(Beginning of EXTRACTED MATERIAL)

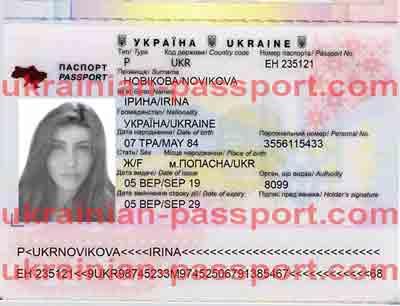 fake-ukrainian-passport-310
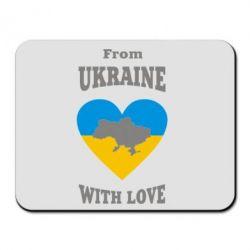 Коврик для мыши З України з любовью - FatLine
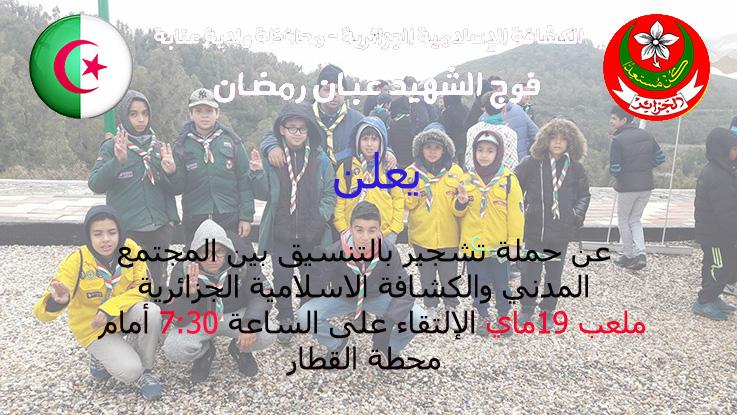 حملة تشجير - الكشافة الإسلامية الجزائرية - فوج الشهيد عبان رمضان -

(End of EXTRACTED MATERIAL)
(Beginning of EXTRACTED MATERIAL)

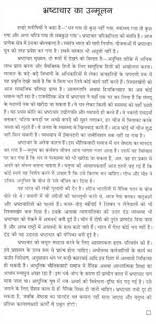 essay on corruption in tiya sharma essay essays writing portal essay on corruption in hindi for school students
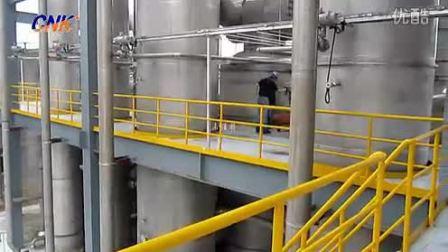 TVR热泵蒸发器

(End of EXTRACTED MATERIAL)
(Beginning of EXTRACTED MATERIAL)

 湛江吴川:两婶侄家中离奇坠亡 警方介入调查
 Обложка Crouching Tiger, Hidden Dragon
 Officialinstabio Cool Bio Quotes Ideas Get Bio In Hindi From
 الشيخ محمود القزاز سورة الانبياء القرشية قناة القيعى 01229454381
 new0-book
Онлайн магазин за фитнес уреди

(End of EXTRACTED MATERIAL)

▶ [TASK INSTRUCTIONS]:
Looking above, find the stretch of lines that opens with the one holding "fake-ukrainian-passport-310" and closes with the one holding "حملة تشجير - الكشافة". Copy it exactly, pictures excluded.

▶ [WRITTEN RESPONSE]:
 fake-ukrainian-passport-310
 Коврик для мыши З України з любовью - FatLine
 حملة تشجير - الكشافة الإسلامية الجزائرية - فوج الشهيد عبان رمضان -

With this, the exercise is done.